Michael emitted a stuttering sigh then spoke haltingly, quickly, before tears got the better of him again.

"There's... there's... there's something deep inside me that's dead and gone and I don't know where it is and I want it back."

"I see," said Dr. Herkimer tensely.

"I thought I had everything but I have nothing."


"I have less than nothing."

"I see."

"Can it be undone? Please?"

I heard no reply but evidently the doctor was shaking his head.

"Aaaaahh!" howled Michael. "AAAAHHH!! AAAHHH!!"

"Shh, shh. Shh! Stop. Don't. Stop! Michael!"
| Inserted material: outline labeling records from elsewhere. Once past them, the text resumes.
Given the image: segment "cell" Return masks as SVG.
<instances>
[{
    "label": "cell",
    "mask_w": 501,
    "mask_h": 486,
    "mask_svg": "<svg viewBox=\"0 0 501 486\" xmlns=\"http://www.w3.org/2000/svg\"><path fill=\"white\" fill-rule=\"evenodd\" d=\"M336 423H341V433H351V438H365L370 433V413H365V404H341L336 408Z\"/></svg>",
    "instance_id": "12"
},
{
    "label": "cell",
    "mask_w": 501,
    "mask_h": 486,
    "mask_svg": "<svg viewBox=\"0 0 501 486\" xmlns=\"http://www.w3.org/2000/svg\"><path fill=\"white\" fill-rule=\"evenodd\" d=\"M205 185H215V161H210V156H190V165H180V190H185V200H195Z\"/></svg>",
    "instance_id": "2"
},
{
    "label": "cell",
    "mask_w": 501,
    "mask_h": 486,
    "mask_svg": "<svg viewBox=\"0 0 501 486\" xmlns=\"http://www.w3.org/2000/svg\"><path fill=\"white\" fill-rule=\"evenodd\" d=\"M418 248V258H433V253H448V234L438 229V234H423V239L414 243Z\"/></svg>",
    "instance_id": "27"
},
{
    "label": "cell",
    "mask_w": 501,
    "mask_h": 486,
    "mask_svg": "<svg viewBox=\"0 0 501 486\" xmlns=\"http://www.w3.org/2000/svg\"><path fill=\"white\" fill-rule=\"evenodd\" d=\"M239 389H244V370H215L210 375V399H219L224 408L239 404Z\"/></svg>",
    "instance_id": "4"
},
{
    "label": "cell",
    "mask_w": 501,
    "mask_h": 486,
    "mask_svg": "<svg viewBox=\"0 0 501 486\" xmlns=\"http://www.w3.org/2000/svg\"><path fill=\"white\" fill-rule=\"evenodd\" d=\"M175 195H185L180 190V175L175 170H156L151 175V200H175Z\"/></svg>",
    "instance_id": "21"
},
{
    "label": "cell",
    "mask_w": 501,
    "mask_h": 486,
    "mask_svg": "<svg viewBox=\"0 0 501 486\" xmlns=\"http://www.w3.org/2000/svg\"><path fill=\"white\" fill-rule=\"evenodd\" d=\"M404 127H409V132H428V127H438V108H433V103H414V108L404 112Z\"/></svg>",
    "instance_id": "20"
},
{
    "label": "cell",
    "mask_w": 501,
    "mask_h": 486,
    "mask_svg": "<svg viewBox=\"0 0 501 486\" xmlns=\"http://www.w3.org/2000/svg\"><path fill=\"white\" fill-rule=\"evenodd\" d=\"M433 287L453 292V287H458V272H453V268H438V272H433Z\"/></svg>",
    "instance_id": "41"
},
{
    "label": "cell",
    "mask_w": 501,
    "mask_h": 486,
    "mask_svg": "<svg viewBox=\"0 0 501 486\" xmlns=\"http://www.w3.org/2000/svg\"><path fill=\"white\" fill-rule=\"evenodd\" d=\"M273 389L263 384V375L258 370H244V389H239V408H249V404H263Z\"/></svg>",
"Stop it, Michael! Stop it! I can help you! I can help you!"


"No! No! NO! NO! NO!"

Amid the patient's agonized wails I heard the chaotic noises of a struggle: objects swept off of a table or desk; furniture upended; something falling over – a lamp, perhaps. Instinctively, I crawled a few feet away from the wall. I looked up to see the young man lurching towards the window, Herkimer shadowy behind him. Michael threw his head into the glass, shattering it and bloodying his face. The doctor grabbed him from behind and wrestled him back down and out of view. Parrying Michael's flailing arms and clawing fingers, he held aloft a syringe. When he found a momentary chance he quickly plunged it downward. As Herkimer stood above him Michael's screams grew weaker and lapsed into moans of deepest sorrow, then resigned sighs, and finally, silence.